Лисицын принес из другой комнаты одеяло, пальто и скатерть с круглого стола, начал старательно занавешивать окна: не надо, чтобы свет дуговых ламп привлекал чье-нибудь внимание. Промелькнуло в мыслях: «В Харьков на почту съездить». Затем он снова посмотрел на фильтр, приготовленный к опыту, и опять представил себе фильтры прежней, петербургской лаборатории.

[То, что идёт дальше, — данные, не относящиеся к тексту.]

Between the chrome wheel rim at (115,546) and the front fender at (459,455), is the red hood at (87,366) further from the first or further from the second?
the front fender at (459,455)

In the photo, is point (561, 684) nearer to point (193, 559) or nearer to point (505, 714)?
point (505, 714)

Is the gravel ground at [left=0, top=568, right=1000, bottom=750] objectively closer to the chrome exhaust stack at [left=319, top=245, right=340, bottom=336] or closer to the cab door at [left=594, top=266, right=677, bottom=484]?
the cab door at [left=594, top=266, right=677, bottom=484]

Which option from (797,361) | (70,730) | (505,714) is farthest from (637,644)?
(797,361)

За те два года, вспомнил он, которые кончились вторжением жандармов и арестом, ему удалось улучшить Состав активных зерен. Тогда синтез пошел уже быстрее. Как он радовался тогда каждому успеху! А основа всех рецептов была одна: начиная готовить зерна, он брал все тот же природный хлорофилл, ту же кашицу из зеленых листьев; правда, ее требовалось меньше и меньше, — далеки были времена, когда Егор Егорыч приносил огородную ботву мешками.
«Далеки те времена», подумал Лисицын и стал протягивать через комнату электрический провод.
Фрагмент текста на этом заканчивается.